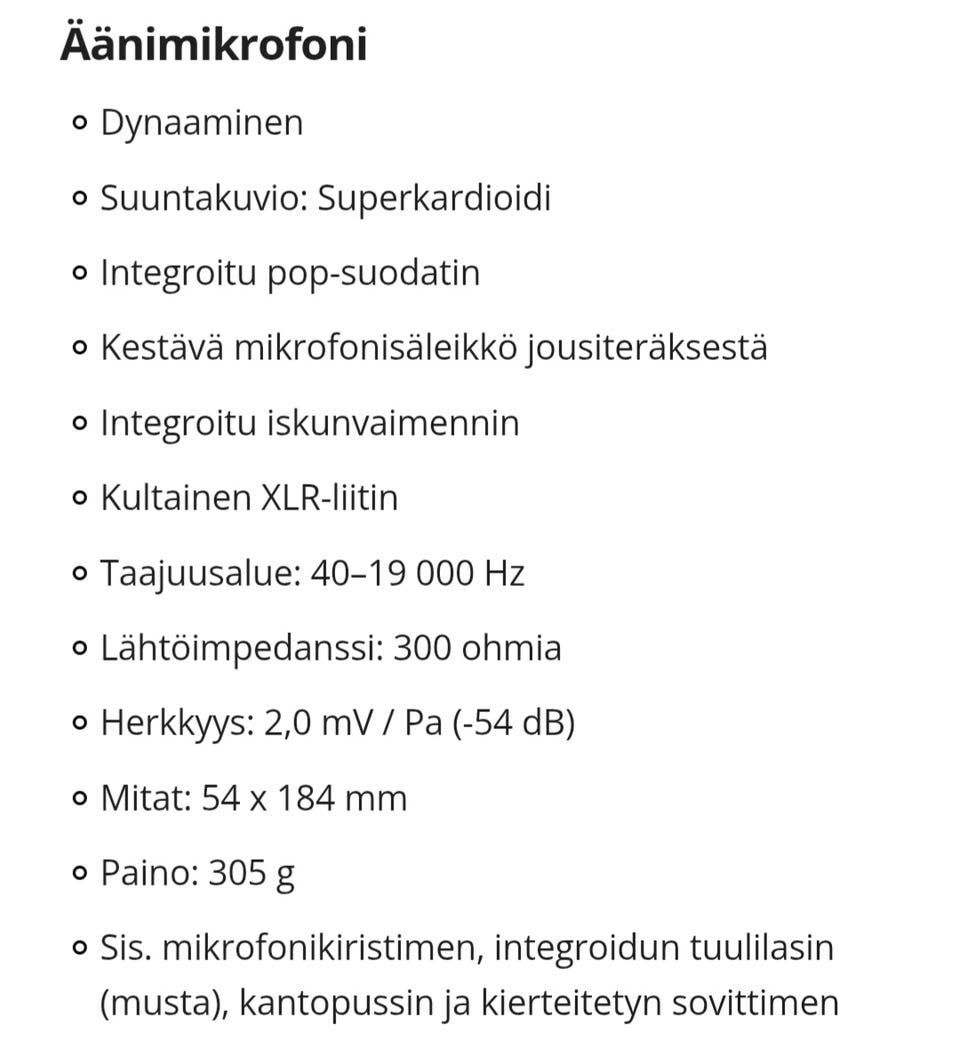 Äänimikrofoni

- Dynaaminen
- Suuntakuvio: Superkardioidi
- Integroitu pop-suodatin
- Kestävä mikrofonisäleikkö jousiteräksestä
- Integroitu iskunvaimennin
- Kultainen XLR-liitin
- Taajuusalue: 40–19 000 Hz
- Lähtöimpedanssi: 300 ohmia
- Herkkyys: 2,0 mV / Pa (-54 dB)
- Mitat: 54 x 184 mm
- Paino: 305 g
- Sis. mikrofonikiristimen, integroidun tuulilasin (musta), kantopussin ja kierteitetyn sovittimen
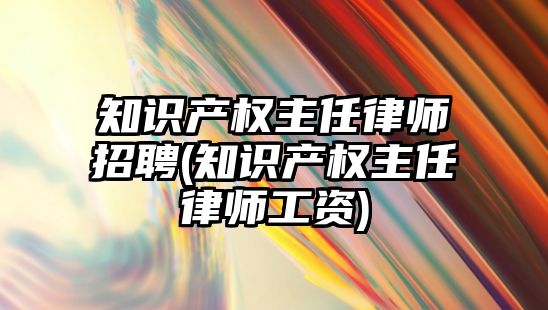 知识产权主任律师招聘(知识产权主任律师工资)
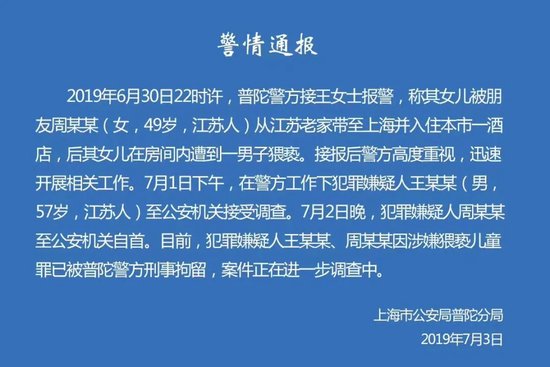 警情通报

2019年6月30日22时许，普陀警方接王女士报警，称其女儿被朋友周某某（女，49岁，江苏人）从江苏老家带至上海并入住本市一酒店，后其女儿在房间内遭到一男子猥亵。接报后警方高度重视，迅速开展相关工作。7月1日下午，在警方工作下犯罪嫌疑人王某某（男，57岁，江苏人）至公安机关接受调查。7月2日晚，犯罪嫌疑人周某某至公安机关自首。目前，犯罪嫌疑人王某某、周某某因涉嫌猥亵儿童罪已被普陀警方刑事拘留，案件正在进一步调查中。

上海市公安局普陀分局
2019年7月3日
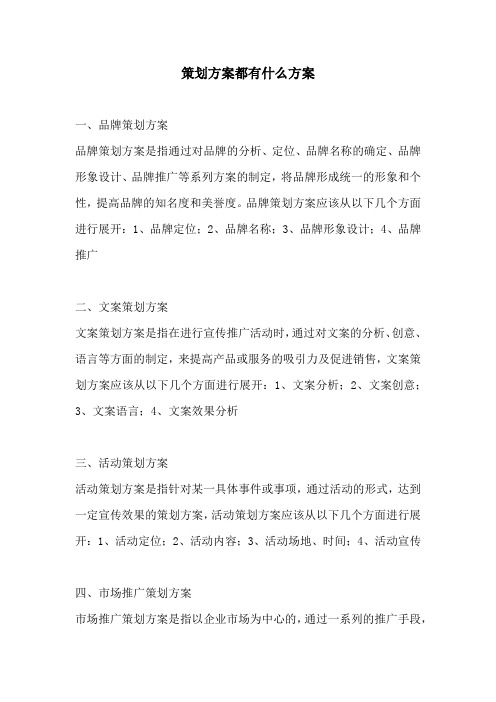 策划方案都有什么方案

一、品牌策划方案

品牌策划方案是指通过对品牌的分析、定位、品牌名称的确定、品牌形象设计、品牌推广等系列方案的制定，将品牌形成统一的形象和个性，提高品牌的知名度和美誉度。品牌策划方案应该从以下几个方面进行展开：1、品牌定位；2、品牌名称；3、品牌形象设计；4、品牌推广

二、文案策划方案

文案策划方案是指在进行宣传推广活动时，通过对文案的分析、创意、语言等方面的制定，来提高产品或服务的吸引力及促进销售，文案策划方案应该从以下几个方面进行展开：1、文案分析；2、文案创意；3、文案语言；4、文案效果分析

三、活动策划方案

活动策划方案是指针对某一具体事件或事项，通过活动的形式，达到一定宣传效果的策划方案，活动策划方案应该从以下几个方面进行展开：1、活动定位；2、活动内容；3、活动场地、时间；4、活动宣传

四、市场推广策划方案

市场推广策划方案是指以企业市场为中心的，通过一系列的推广手段，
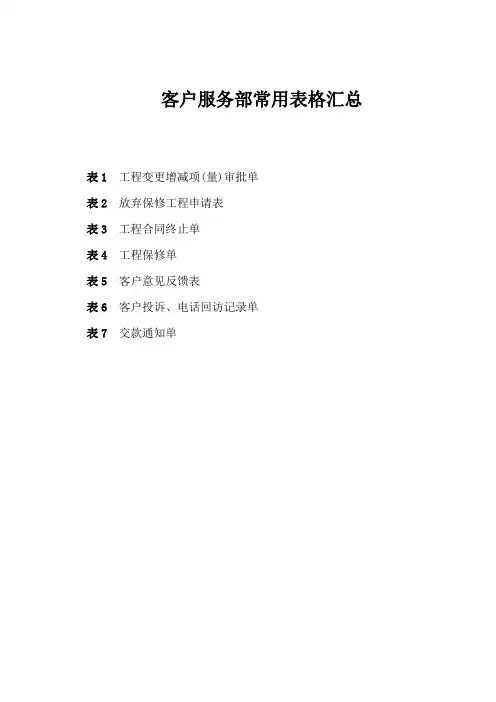 客户服务部常用表格汇总

表1 工程变更增减项(量)审批单

表2 放弃保修工程申请表

表3 工程合同终止单

表4 工程保修单

表5 客户意见反馈表

表6 客户投诉、电话回访记录单

表7 交款通知单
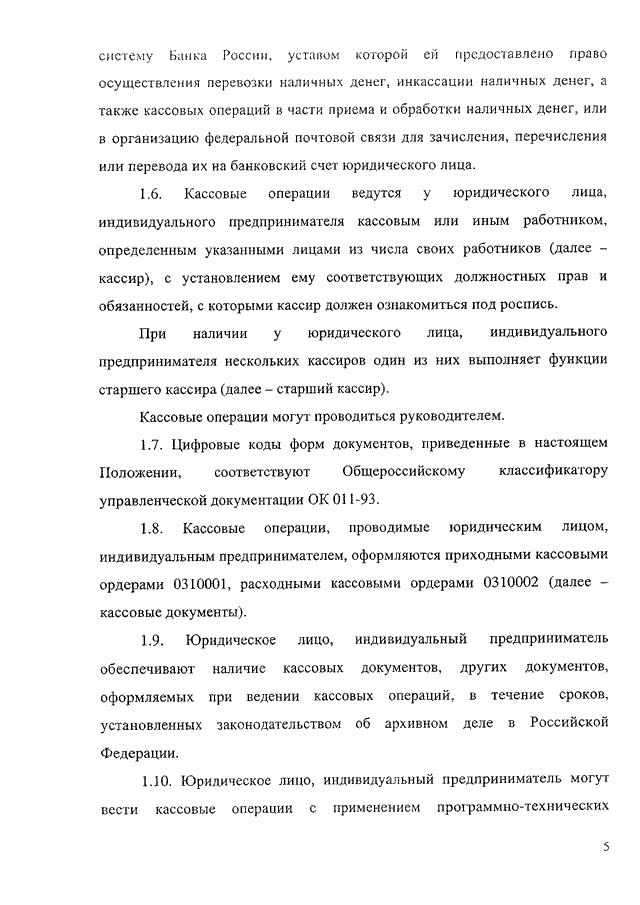 систему Банка России, уставом которой ей предоставлено право осуществления перевозки наличных денег, инкассации наличных денег, а также кассовых операций в части приема и обработки наличных денег, или в организацию федеральной почтовой связи для зачисления, перечисления или перевода их на банковский счет юридического лица.

1.6. Кассовые операции ведутся у юридического лица, индивидуального предпринимателя кассовым или иным работником, определенным указанными лицами из числа своих работников (далее – кассир), с установлением ему соответствующих должностных прав и обязанностей, с которыми кассир должен ознакомиться под роспись.

При наличии у юридического лица, индивидуального предпринимателя нескольких кассиров один из них выполняет функции старшего кассира (далее – старший кассир).

Кассовые операции могут проводиться руководителем.

1.7. Цифровые коды форм документов, приведенные в настоящем Положении, соответствуют Общероссийскому классификатору управленческой документации ОК 011-93.

1.8. Кассовые операции, проводимые юридическим лицом, индивидуальным предпринимателем, оформляются приходными кассовыми ордерами 0310001, расходными кассовыми ордерами 0310002 (далее – кассовые документы).

1.9. Юридическое лицо, индивидуальный предприниматель обеспечивают наличие кассовых документов, других документов, оформляемых при ведении кассовых операций, в течение сроков, установленных законодательством об архивном деле в Российской Федерации.

1.10. Юридическое лицо, индивидуальный предприниматель могут вести кассовые операции с применением программно-технических

5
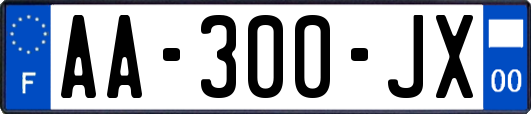 F
AA-300-JX
00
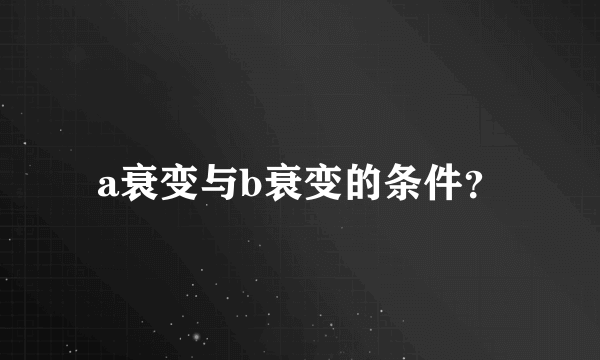 a衰变与b衰变的条件?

- - - -

From the records above, copy exactly the lines starting at the one with "表1 工程变更增减项(量)审批单" and ending at the one with "1.6. Кассовые операции", and no others. Pictures stay out.

表1 工程变更增减项(量)审批单

表2 放弃保修工程申请表

表3 工程合同终止单

表4 工程保修单

表5 客户意见反馈表

表6 客户投诉、电话回访记录单

表7 交款通知单
 систему Банка России, уставом которой ей предоставлено право осуществления перевозки наличных денег, инкассации наличных денег, а также кассовых операций в части приема и обработки наличных денег, или в организацию федеральной почтовой связи для зачисления, перечисления или перевода их на банковский счет юридического лица.

1.6. Кассовые операции ведутся у юридического лица, индивидуального предпринимателя кассовым или иным работником, определенным указанными лицами из числа своих работников (далее – кассир), с установлением ему соответствующих должностных прав и обязанностей, с которыми кассир должен ознакомиться под роспись.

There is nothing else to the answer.